(Stored data)
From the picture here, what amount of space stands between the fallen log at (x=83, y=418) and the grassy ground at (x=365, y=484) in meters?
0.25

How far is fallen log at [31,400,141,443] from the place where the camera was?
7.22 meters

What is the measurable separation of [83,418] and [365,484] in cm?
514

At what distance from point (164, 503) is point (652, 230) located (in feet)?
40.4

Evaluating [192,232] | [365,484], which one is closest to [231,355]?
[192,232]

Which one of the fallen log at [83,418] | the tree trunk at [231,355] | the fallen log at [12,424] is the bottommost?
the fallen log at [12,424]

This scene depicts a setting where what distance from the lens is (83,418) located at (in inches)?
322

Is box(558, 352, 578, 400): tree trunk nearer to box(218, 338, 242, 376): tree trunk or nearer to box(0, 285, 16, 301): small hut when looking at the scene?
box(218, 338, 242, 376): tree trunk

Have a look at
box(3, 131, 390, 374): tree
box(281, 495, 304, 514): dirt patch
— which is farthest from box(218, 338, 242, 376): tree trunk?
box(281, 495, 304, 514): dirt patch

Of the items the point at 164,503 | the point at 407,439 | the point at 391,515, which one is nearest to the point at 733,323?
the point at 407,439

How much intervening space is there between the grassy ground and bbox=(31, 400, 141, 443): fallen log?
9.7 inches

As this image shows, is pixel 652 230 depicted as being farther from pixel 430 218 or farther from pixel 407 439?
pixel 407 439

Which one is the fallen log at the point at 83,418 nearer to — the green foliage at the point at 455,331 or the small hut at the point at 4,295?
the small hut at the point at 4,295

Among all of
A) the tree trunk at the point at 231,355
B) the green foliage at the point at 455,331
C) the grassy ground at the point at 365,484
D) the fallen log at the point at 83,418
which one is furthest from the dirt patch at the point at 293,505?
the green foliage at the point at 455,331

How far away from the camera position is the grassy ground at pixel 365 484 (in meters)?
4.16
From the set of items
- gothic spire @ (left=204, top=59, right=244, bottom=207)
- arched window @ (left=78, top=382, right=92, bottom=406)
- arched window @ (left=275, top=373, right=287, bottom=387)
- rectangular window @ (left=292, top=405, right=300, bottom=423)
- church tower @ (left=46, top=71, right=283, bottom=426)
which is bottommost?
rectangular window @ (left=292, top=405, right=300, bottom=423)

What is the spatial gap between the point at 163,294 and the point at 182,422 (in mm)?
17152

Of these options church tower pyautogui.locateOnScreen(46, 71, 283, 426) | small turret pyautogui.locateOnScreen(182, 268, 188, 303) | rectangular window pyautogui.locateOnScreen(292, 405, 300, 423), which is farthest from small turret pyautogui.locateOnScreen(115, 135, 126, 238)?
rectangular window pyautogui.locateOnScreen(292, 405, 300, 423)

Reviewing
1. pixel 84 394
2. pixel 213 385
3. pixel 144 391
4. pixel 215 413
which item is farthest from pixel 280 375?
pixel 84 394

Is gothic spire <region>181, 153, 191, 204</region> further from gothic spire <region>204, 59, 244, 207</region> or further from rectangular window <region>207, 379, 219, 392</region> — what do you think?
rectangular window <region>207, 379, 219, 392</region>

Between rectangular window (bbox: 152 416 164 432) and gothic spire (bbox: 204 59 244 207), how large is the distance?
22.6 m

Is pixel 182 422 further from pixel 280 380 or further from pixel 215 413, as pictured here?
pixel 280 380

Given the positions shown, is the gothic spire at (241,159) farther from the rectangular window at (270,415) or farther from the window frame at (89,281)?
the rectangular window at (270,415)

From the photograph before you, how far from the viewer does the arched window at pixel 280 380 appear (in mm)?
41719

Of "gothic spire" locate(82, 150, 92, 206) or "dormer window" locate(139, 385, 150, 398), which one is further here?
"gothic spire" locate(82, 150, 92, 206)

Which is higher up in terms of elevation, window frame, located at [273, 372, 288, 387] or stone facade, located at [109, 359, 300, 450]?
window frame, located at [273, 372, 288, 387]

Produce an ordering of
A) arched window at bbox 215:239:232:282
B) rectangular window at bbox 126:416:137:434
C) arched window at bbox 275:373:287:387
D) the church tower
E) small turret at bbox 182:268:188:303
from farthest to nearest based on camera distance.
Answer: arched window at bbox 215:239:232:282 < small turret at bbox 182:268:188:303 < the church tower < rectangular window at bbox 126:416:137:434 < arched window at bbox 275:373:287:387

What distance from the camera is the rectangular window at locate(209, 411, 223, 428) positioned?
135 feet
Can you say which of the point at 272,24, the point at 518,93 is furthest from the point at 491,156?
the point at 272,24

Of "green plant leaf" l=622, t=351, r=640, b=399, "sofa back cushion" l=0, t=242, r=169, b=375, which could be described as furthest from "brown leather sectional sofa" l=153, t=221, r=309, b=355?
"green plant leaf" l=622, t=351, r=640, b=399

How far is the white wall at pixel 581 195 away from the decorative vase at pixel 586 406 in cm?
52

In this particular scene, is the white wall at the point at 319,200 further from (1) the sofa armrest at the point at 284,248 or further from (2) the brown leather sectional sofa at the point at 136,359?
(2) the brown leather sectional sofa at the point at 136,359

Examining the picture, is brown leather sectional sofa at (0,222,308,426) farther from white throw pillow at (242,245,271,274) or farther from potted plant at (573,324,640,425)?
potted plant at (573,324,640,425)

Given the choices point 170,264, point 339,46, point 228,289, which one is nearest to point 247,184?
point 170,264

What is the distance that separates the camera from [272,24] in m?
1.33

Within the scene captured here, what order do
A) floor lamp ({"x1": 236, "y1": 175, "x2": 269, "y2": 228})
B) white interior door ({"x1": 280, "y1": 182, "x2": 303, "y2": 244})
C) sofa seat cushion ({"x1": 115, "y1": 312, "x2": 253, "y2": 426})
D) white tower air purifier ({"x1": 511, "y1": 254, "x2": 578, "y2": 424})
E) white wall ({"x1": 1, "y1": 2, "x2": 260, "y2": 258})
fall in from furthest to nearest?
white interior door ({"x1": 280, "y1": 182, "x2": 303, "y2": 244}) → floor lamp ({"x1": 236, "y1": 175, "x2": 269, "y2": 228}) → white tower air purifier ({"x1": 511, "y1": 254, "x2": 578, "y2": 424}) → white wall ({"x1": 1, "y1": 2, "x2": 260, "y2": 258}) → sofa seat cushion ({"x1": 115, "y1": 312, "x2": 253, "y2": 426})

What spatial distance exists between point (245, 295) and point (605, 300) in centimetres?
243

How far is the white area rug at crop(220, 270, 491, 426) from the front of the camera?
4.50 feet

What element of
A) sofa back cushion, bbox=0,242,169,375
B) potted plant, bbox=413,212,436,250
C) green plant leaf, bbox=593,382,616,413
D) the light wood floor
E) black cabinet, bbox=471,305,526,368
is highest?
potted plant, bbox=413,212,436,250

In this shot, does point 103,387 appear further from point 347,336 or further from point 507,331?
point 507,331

- GOAL: Every line of the data above should be copied exactly.

- EXERCISE OUTPUT:
From the picture here, what amount of space stands between the fallen log at (x=83, y=418) and the grassy ground at (x=365, y=484) in meters?
0.25

How far is fallen log at [31,400,141,443] from the place where the camera was?
7.22 meters

What is the measurable separation of [83,418] and [365,484] in cm?
514

At what distance from point (164, 503) is point (652, 230) located (in feet)?
40.4

Evaluating [192,232] | [365,484], which one is closest to [231,355]?
[192,232]

Which one of the fallen log at [83,418] | the tree trunk at [231,355] | the fallen log at [12,424] is the bottommost?
the fallen log at [12,424]

This scene depicts a setting where what distance from the lens is (83,418) located at (in inches)?
322

Is box(558, 352, 578, 400): tree trunk nearer to box(218, 338, 242, 376): tree trunk or nearer to box(0, 285, 16, 301): small hut when looking at the scene?
box(218, 338, 242, 376): tree trunk

Have a look at
box(3, 131, 390, 374): tree
box(281, 495, 304, 514): dirt patch
— which is farthest from box(218, 338, 242, 376): tree trunk?
box(281, 495, 304, 514): dirt patch

Of the items the point at 164,503 | the point at 407,439 | the point at 391,515, which one is nearest to the point at 733,323?
the point at 407,439

How much intervening space is there between the grassy ground and bbox=(31, 400, 141, 443): fallen log?
9.7 inches

As this image shows, is pixel 652 230 depicted as being farther from pixel 430 218 or farther from pixel 407 439?
pixel 407 439

Which one is the fallen log at the point at 83,418 nearer to — the green foliage at the point at 455,331 or the small hut at the point at 4,295?
the small hut at the point at 4,295

Among all of
A) the tree trunk at the point at 231,355
B) the green foliage at the point at 455,331
C) the grassy ground at the point at 365,484
D) the fallen log at the point at 83,418
which one is furthest from the dirt patch at the point at 293,505?
the green foliage at the point at 455,331

How far away from the camera position is the grassy ground at pixel 365 484 (in meters)?
4.16
From the set of items
- gothic spire @ (left=204, top=59, right=244, bottom=207)
- arched window @ (left=78, top=382, right=92, bottom=406)
- arched window @ (left=275, top=373, right=287, bottom=387)
- rectangular window @ (left=292, top=405, right=300, bottom=423)
- church tower @ (left=46, top=71, right=283, bottom=426)
which is bottommost?
rectangular window @ (left=292, top=405, right=300, bottom=423)

What is the spatial gap between the point at 163,294 and the point at 182,422 (in mm)?
17152

Of these options church tower pyautogui.locateOnScreen(46, 71, 283, 426) | small turret pyautogui.locateOnScreen(182, 268, 188, 303) | rectangular window pyautogui.locateOnScreen(292, 405, 300, 423), which is farthest from small turret pyautogui.locateOnScreen(115, 135, 126, 238)?
rectangular window pyautogui.locateOnScreen(292, 405, 300, 423)

Reviewing
1. pixel 84 394
2. pixel 213 385
3. pixel 144 391
4. pixel 215 413
which item is farthest from pixel 280 375?
pixel 84 394

Is gothic spire <region>181, 153, 191, 204</region> further from gothic spire <region>204, 59, 244, 207</region> or further from rectangular window <region>207, 379, 219, 392</region> — what do you think?
rectangular window <region>207, 379, 219, 392</region>

Between rectangular window (bbox: 152 416 164 432) and gothic spire (bbox: 204 59 244 207), how large is the distance?
22.6 m

Is pixel 182 422 further from pixel 280 380 or further from pixel 215 413, as pictured here?
pixel 280 380

Given the positions shown, is the gothic spire at (241,159) farther from the rectangular window at (270,415) or farther from the window frame at (89,281)?
the rectangular window at (270,415)

From the photograph before you, how far from the viewer does the arched window at pixel 280 380 appear (in mm)?
41719

Of "gothic spire" locate(82, 150, 92, 206) or "dormer window" locate(139, 385, 150, 398), which one is further here?
"gothic spire" locate(82, 150, 92, 206)

Which is higher up in terms of elevation, window frame, located at [273, 372, 288, 387] or stone facade, located at [109, 359, 300, 450]?
window frame, located at [273, 372, 288, 387]

Produce an ordering of
A) arched window at bbox 215:239:232:282
B) rectangular window at bbox 126:416:137:434
C) arched window at bbox 275:373:287:387
D) the church tower
E) small turret at bbox 182:268:188:303
from farthest to nearest based on camera distance.
Answer: arched window at bbox 215:239:232:282 < small turret at bbox 182:268:188:303 < the church tower < rectangular window at bbox 126:416:137:434 < arched window at bbox 275:373:287:387

What distance from the camera is the rectangular window at locate(209, 411, 223, 428) positioned?
135 feet
Can you say which of the point at 272,24, the point at 518,93 is furthest from the point at 491,156?
the point at 272,24

Of "green plant leaf" l=622, t=351, r=640, b=399, "sofa back cushion" l=0, t=242, r=169, b=375, which could be described as furthest from "brown leather sectional sofa" l=153, t=221, r=309, b=355?
"green plant leaf" l=622, t=351, r=640, b=399

How far is the white wall at pixel 581 195 away from the decorative vase at pixel 586 406 in cm?
52

In this particular scene, is the white wall at the point at 319,200 further from (1) the sofa armrest at the point at 284,248 or further from (2) the brown leather sectional sofa at the point at 136,359?
(2) the brown leather sectional sofa at the point at 136,359

Examining the picture, is brown leather sectional sofa at (0,222,308,426) farther from white throw pillow at (242,245,271,274) or farther from potted plant at (573,324,640,425)?
potted plant at (573,324,640,425)

Given the choices point 170,264, point 339,46, point 228,289, which one is nearest to point 247,184?
point 170,264

What is the distance that separates the camera from [272,24] in m?
1.33

Within the scene captured here, what order do
A) floor lamp ({"x1": 236, "y1": 175, "x2": 269, "y2": 228})
B) white interior door ({"x1": 280, "y1": 182, "x2": 303, "y2": 244})
C) sofa seat cushion ({"x1": 115, "y1": 312, "x2": 253, "y2": 426})
D) white tower air purifier ({"x1": 511, "y1": 254, "x2": 578, "y2": 424})
E) white wall ({"x1": 1, "y1": 2, "x2": 260, "y2": 258})
fall in from furthest to nearest?
white interior door ({"x1": 280, "y1": 182, "x2": 303, "y2": 244}) → floor lamp ({"x1": 236, "y1": 175, "x2": 269, "y2": 228}) → white tower air purifier ({"x1": 511, "y1": 254, "x2": 578, "y2": 424}) → white wall ({"x1": 1, "y1": 2, "x2": 260, "y2": 258}) → sofa seat cushion ({"x1": 115, "y1": 312, "x2": 253, "y2": 426})

What spatial distance exists between point (245, 295) and point (605, 300) in centimetres?
243

How far is the white area rug at crop(220, 270, 491, 426) from the front of the camera?
4.50 feet

What element of
A) sofa back cushion, bbox=0,242,169,375
B) potted plant, bbox=413,212,436,250
C) green plant leaf, bbox=593,382,616,413
D) the light wood floor
E) black cabinet, bbox=471,305,526,368
is highest?
potted plant, bbox=413,212,436,250

In this shot, does point 103,387 appear further from point 347,336 or further from point 507,331?
point 507,331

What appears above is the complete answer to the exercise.